▶ Assignment:
Convert the lines below into a JSON list of strings, one string per line, leaving out any blank lines.

*** Opening Data under study ***

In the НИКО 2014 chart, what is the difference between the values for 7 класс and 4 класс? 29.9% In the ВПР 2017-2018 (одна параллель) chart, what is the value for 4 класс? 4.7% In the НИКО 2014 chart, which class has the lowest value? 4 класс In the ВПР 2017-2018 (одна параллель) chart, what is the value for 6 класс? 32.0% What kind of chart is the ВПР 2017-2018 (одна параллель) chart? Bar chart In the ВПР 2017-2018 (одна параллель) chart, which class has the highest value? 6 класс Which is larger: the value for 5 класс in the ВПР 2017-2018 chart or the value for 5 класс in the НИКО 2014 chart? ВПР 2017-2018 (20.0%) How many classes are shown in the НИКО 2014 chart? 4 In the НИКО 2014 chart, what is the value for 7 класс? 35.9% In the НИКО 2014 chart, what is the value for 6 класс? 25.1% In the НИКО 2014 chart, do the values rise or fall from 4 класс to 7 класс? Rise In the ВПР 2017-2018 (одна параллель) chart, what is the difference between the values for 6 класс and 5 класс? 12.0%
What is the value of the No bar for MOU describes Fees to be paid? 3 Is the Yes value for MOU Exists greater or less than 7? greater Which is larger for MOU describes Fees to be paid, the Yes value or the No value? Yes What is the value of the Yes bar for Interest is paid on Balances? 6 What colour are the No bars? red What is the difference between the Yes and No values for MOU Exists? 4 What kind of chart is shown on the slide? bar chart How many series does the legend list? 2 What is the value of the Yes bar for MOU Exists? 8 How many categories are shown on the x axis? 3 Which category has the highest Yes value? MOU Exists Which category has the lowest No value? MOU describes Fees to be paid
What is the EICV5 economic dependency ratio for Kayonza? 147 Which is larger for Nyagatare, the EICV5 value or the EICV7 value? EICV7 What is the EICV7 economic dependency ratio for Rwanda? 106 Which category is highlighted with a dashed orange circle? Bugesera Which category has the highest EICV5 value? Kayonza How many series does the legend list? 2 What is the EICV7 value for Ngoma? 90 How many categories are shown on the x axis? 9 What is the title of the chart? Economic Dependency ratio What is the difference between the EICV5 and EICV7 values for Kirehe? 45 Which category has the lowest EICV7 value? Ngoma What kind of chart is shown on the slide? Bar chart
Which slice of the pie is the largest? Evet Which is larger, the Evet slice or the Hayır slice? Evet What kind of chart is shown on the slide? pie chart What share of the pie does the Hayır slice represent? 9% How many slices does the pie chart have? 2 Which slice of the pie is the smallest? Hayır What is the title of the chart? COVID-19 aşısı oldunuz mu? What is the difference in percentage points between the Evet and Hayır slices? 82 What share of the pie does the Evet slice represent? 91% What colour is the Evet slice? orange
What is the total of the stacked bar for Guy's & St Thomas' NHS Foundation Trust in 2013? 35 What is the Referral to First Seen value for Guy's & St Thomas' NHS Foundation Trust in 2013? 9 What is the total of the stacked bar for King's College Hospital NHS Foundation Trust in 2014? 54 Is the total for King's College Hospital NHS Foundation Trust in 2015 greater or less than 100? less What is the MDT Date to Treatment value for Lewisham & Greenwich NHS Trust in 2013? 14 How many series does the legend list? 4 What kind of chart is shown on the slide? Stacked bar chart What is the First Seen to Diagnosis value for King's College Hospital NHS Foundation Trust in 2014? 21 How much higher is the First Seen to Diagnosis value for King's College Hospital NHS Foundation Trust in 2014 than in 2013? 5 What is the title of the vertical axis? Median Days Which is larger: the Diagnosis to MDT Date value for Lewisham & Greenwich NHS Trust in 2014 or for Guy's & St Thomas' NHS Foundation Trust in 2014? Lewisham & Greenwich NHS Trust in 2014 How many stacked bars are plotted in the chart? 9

*** Closing Data under study ***

▶ Answer to the problem:
[
  "In the НИКО 2014 chart, what is the difference between the values for 7 класс and 4 класс? 29.9% In the ВПР 2017-2018 (одна параллель) chart, what is the value for 4 класс? 4.7% In the НИКО 2014 chart, which class has the lowest value? 4 класс In the ВПР 2017-2018 (одна параллель) chart, what is the value for 6 класс? 32.0% What kind of chart is the ВПР 2017-2018 (одна параллель) chart? Bar chart In the ВПР 2017-2018 (одна параллель) chart, which class has the highest value? 6 класс Which is larger: the value for 5 класс in the ВПР 2017-2018 chart or the value for 5 класс in the НИКО 2014 chart? ВПР 2017-2018 (20.0%) How many classes are shown in the НИКО 2014 chart? 4 In the НИКО 2014 chart, what is the value for 7 класс? 35.9% In the НИКО 2014 chart, what is the value for 6 класс? 25.1% In the НИКО 2014 chart, do the values rise or fall from 4 класс to 7 класс? Rise In the ВПР 2017-2018 (одна параллель) chart, what is the difference between the values for 6 класс and 5 класс? 12.0%",
  "What is the value of the No bar for MOU describes Fees to be paid? 3 Is the Yes value for MOU Exists greater or less than 7? greater Which is larger for MOU describes Fees to be paid, the Yes value or the No value? Yes What is the value of the Yes bar for Interest is paid on Balances? 6 What colour are the No bars? red What is the difference between the Yes and No values for MOU Exists? 4 What kind of chart is shown on the slide? bar chart How many series does the legend list? 2 What is the value of the Yes bar for MOU Exists? 8 How many categories are shown on the x axis? 3 Which category has the highest Yes value? MOU Exists Which category has the lowest No value? MOU describes Fees to be paid",
  "What is the EICV5 economic dependency ratio for Kayonza? 147 Which is larger for Nyagatare, the EICV5 value or the EICV7 value? EICV7 What is the EICV7 economic dependency ratio for Rwanda? 106 Which category is highlighted with a dashed orange circle? Bugesera Which category has the highest EICV5 value? Kayonza How many series does the legend list? 2 What is the EICV7 value for Ngoma? 90 How many categories are shown on the x axis? 9 What is the title of the chart? Economic Dependency ratio What is the difference between the EICV5 and EICV7 values for Kirehe? 45 Which category has the lowest EICV7 value? Ngoma What kind of chart is shown on the slide? Bar chart",
  "Which slice of the pie is the largest? Evet Which is larger, the Evet slice or the Hayır slice? Evet What kind of chart is shown on the slide? pie chart What share of the pie does the Hayır slice represent? 9% How many slices does the pie chart have? 2 Which slice of the pie is the smallest? Hayır What is the title of the chart? COVID-19 aşısı oldunuz mu? What is the difference in percentage points between the Evet and Hayır slices? 82 What share of the pie does the Evet slice represent? 91% What colour is the Evet slice? orange",
  "What is the total of the stacked bar for Guy's & St Thomas' NHS Foundation Trust in 2013? 35 What is the Referral to First Seen value for Guy's & St Thomas' NHS Foundation Trust in 2013? 9 What is the total of the stacked bar for King's College Hospital NHS Foundation Trust in 2014? 54 Is the total for King's College Hospital NHS Foundation Trust in 2015 greater or less than 100? less What is the MDT Date to Treatment value for Lewisham & Greenwich NHS Trust in 2013? 14 How many series does the legend list? 4 What kind of chart is shown on the slide? Stacked bar chart What is the First Seen to Diagnosis value for King's College Hospital NHS Foundation Trust in 2014? 21 How much higher is the First Seen to Diagnosis value for King's College Hospital NHS Foundation Trust in 2014 than in 2013? 5 What is the title of the vertical axis? Median Days Which is larger: the Diagnosis to MDT Date value for Lewisham & Greenwich NHS Trust in 2014 or for Guy's & St Thomas' NHS Foundation Trust in 2014? Lewisham & Greenwich NHS Trust in 2014 How many stacked bars are plotted in the chart? 9"
]